▶ TASK PROMPT
All of the data below is to be returned unaltered.

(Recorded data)

━━━━━━━━━━━━━━━━━━━━

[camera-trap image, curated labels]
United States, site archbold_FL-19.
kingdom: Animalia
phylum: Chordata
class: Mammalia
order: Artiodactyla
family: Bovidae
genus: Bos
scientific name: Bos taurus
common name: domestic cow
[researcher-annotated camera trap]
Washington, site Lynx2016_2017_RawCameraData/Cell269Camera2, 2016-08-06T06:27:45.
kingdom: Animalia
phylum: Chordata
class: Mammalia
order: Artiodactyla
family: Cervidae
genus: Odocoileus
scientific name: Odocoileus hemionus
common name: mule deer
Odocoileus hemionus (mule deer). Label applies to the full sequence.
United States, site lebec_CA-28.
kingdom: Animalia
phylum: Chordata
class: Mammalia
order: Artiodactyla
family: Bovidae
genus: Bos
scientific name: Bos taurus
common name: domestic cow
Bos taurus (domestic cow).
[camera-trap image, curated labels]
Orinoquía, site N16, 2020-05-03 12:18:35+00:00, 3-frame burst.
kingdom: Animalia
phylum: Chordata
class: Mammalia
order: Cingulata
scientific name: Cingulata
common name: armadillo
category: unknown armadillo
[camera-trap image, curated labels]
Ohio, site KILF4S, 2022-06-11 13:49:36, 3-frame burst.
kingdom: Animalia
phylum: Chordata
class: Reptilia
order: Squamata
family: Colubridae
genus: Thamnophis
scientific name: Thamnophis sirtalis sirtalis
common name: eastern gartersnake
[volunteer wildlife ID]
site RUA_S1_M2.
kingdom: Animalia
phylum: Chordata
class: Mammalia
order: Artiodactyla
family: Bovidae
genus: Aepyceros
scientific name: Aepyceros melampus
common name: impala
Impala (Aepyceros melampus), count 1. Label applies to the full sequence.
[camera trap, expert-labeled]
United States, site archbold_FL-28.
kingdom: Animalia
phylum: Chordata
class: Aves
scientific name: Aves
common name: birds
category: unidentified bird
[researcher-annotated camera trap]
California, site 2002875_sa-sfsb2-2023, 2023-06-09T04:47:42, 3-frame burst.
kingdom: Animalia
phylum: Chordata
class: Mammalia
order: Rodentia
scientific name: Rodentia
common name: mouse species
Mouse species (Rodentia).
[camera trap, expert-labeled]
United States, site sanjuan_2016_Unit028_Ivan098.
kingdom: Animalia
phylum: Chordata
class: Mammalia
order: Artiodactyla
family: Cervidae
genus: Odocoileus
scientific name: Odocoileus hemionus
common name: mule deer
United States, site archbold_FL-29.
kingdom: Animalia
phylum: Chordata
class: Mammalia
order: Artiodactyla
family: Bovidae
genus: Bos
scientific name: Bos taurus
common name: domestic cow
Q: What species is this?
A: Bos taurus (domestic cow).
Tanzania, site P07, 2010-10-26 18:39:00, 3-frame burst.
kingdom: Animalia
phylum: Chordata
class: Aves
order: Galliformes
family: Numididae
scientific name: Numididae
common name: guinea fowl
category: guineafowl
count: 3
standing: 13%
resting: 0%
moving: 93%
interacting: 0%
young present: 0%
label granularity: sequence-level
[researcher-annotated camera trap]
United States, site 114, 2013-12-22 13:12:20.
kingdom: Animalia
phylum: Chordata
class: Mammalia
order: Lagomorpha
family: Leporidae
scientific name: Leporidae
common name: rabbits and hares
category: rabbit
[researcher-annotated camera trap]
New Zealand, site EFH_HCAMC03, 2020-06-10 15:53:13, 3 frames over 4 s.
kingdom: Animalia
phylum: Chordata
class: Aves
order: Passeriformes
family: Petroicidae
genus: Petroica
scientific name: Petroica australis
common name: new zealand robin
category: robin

━━━━━━━━━━━━━━━━━━━━

▶ SOLVED EXERCISE
[camera-trap image, curated labels]
United States, site archbold_FL-19.
kingdom: Animalia
phylum: Chordata
class: Mammalia
order: Artiodactyla
family: Bovidae
genus: Bos
scientific name: Bos taurus
common name: domestic cow
[researcher-annotated camera trap]
Washington, site Lynx2016_2017_RawCameraData/Cell269Camera2, 2016-08-06T06:27:45.
kingdom: Animalia
phylum: Chordata
class: Mammalia
order: Artiodactyla
family: Cervidae
genus: Odocoileus
scientific name: Odocoileus hemionus
common name: mule deer
Odocoileus hemionus (mule deer). Label applies to the full sequence.
United States, site lebec_CA-28.
kingdom: Animalia
phylum: Chordata
class: Mammalia
order: Artiodactyla
family: Bovidae
genus: Bos
scientific name: Bos taurus
common name: domestic cow
Bos taurus (domestic cow).
[camera-trap image, curated labels]
Orinoquía, site N16, 2020-05-03 12:18:35+00:00, 3-frame burst.
kingdom: Animalia
phylum: Chordata
class: Mammalia
order: Cingulata
scientific name: Cingulata
common name: armadillo
category: unknown armadillo
[camera-trap image, curated labels]
Ohio, site KILF4S, 2022-06-11 13:49:36, 3-frame burst.
kingdom: Animalia
phylum: Chordata
class: Reptilia
order: Squamata
family: Colubridae
genus: Thamnophis
scientific name: Thamnophis sirtalis sirtalis
common name: eastern gartersnake
[volunteer wildlife ID]
site RUA_S1_M2.
kingdom: Animalia
phylum: Chordata
class: Mammalia
order: Artiodactyla
family: Bovidae
genus: Aepyceros
scientific name: Aepyceros melampus
common name: impala
Impala (Aepyceros melampus), count 1. Label applies to the full sequence.
[camera trap, expert-labeled]
United States, site archbold_FL-28.
kingdom: Animalia
phylum: Chordata
class: Aves
scientific name: Aves
common name: birds
category: unidentified bird
[researcher-annotated camera trap]
California, site 2002875_sa-sfsb2-2023, 2023-06-09T04:47:42, 3-frame burst.
kingdom: Animalia
phylum: Chordata
class: Mammalia
order: Rodentia
scientific name: Rodentia
common name: mouse species
Mouse species (Rodentia).
[camera trap, expert-labeled]
United States, site sanjuan_2016_Unit028_Ivan098.
kingdom: Animalia
phylum: Chordata
class: Mammalia
order: Artiodactyla
family: Cervidae
genus: Odocoileus
scientific name: Odocoileus hemionus
common name: mule deer
United States, site archbold_FL-29.
kingdom: Animalia
phylum: Chordata
class: Mammalia
order: Artiodactyla
family: Bovidae
genus: Bos
scientific name: Bos taurus
common name: domestic cow
Q: What species is this?
A: Bos taurus (domestic cow).
Tanzania, site P07, 2010-10-26 18:39:00, 3-frame burst.
kingdom: Animalia
phylum: Chordata
class: Aves
order: Galliformes
family: Numididae
scientific name: Numididae
common name: guinea fowl
category: guineafowl
count: 3
standing: 13%
resting: 0%
moving: 93%
interacting: 0%
young present: 0%
label granularity: sequence-level
[researcher-annotated camera trap]
United States, site 114, 2013-12-22 13:12:20.
kingdom: Animalia
phylum: Chordata
class: Mammalia
order: Lagomorpha
family: Leporidae
scientific name: Leporidae
common name: rabbits and hares
category: rabbit
[researcher-annotated camera trap]
New Zealand, site EFH_HCAMC03, 2020-06-10 15:53:13, 3 frames over 4 s.
kingdom: Animalia
phylum: Chordata
class: Aves
order: Passeriformes
family: Petroicidae
genus: Petroica
scientific name: Petroica australis
common name: new zealand robin
category: robin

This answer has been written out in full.